Nick’s father, Thomas T. Morris, says parents would never hesitate to immunize their children if they understood what whooping cough puts a child through.
“If you were able to see the horrible, debilitating condition the disease brings about, it greatly outweighs the risk of a reaction to the inoculation itself,” Morris said.
Nick received his first pertussis vaccination. But his parents responded to a national media blitz about the adverse effects of the vaccine and chose not to complete the series. Nick had already been prone to lung problems and seizures, and they didn’t want to take the risk.

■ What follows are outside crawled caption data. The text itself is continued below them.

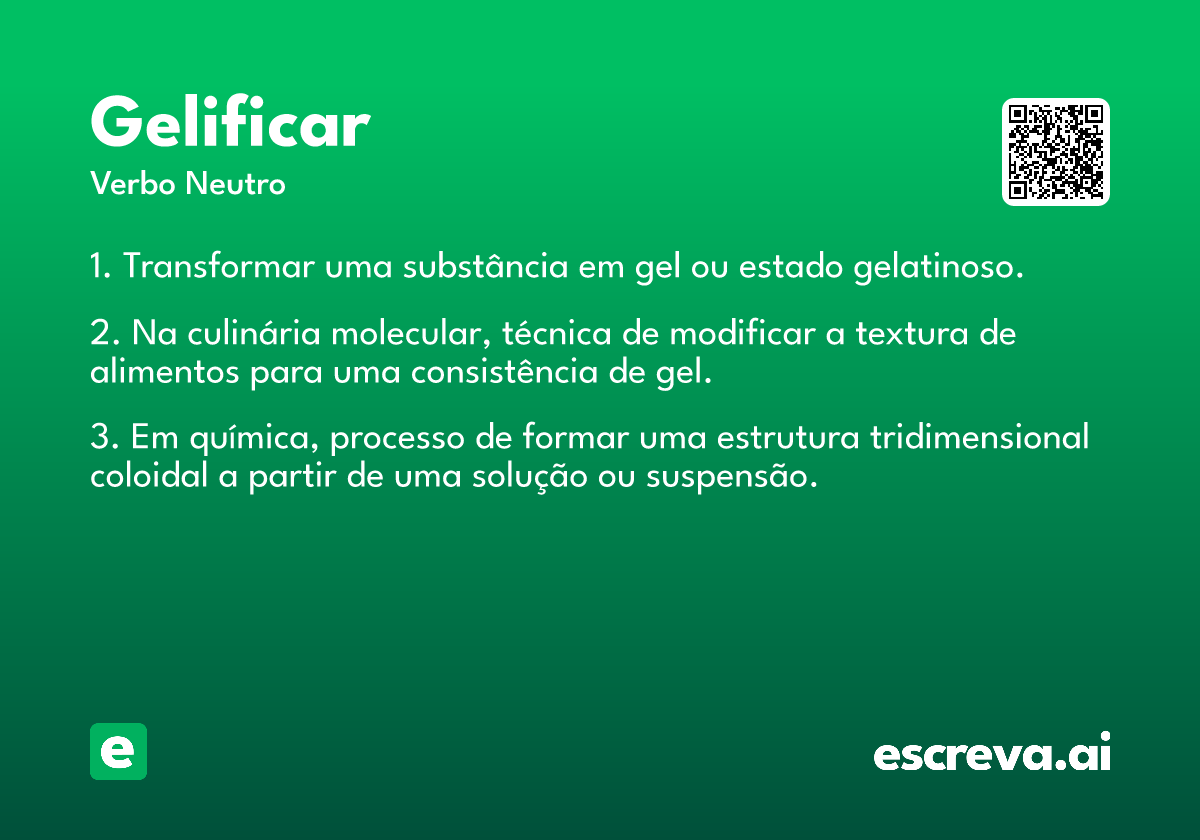 gelificar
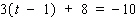 Solve the equation.   t = __________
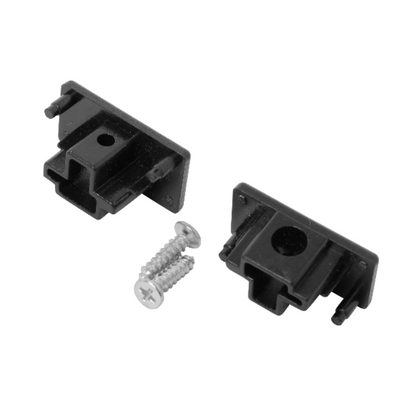 SYNERJI TRACK SPOT END CAPS BLACK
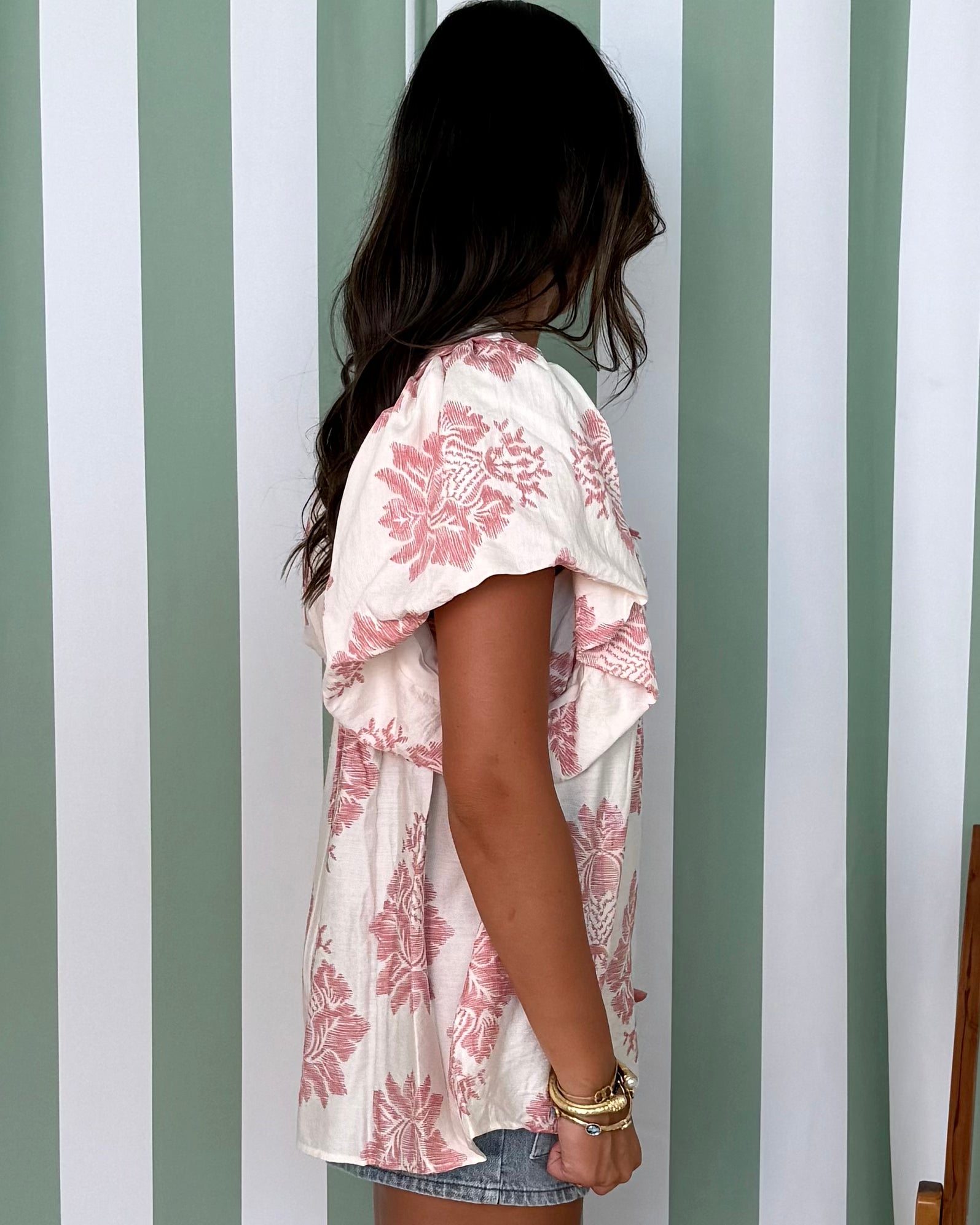 Sweet Talk Blush Mix Floral Scallop Top-Shop-Womens-Boutique-Clothing
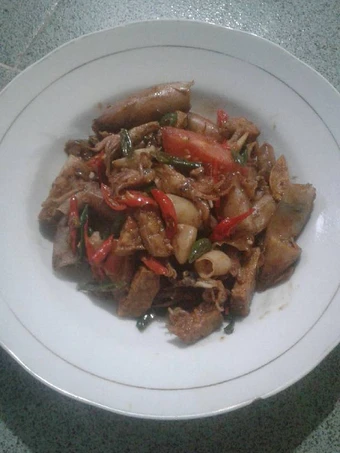 Cara Simple Membuat Resep  Tumis cumi asin yang Lezat Sekali, Bisa Manjain Lidah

“My wife and I, thinking we were making an informed, educated decision, chose not to get the second dose,” Morris said. “We wimped out.”
When he was 4, Nick developed a cough, which gradually worsened. As his condition progressed, an ambulance took him from a Columbus hospital to Scottish Rite Children’s Medical Center in Atlanta.
His parents feared their child would die. His coughing spells were frequently violent, causing him to vomit and turn blue, and he suffered additional complications.
In hindsight, Morris says he thinks the media did a disservice by frightening parents about the vaccine without noting the risks of pertussis.
“It was everywhere, a big national controversy,” he said. “The press really ran with it without knowing what they reported would bring about.
Nick and his older sister are now fully immunized.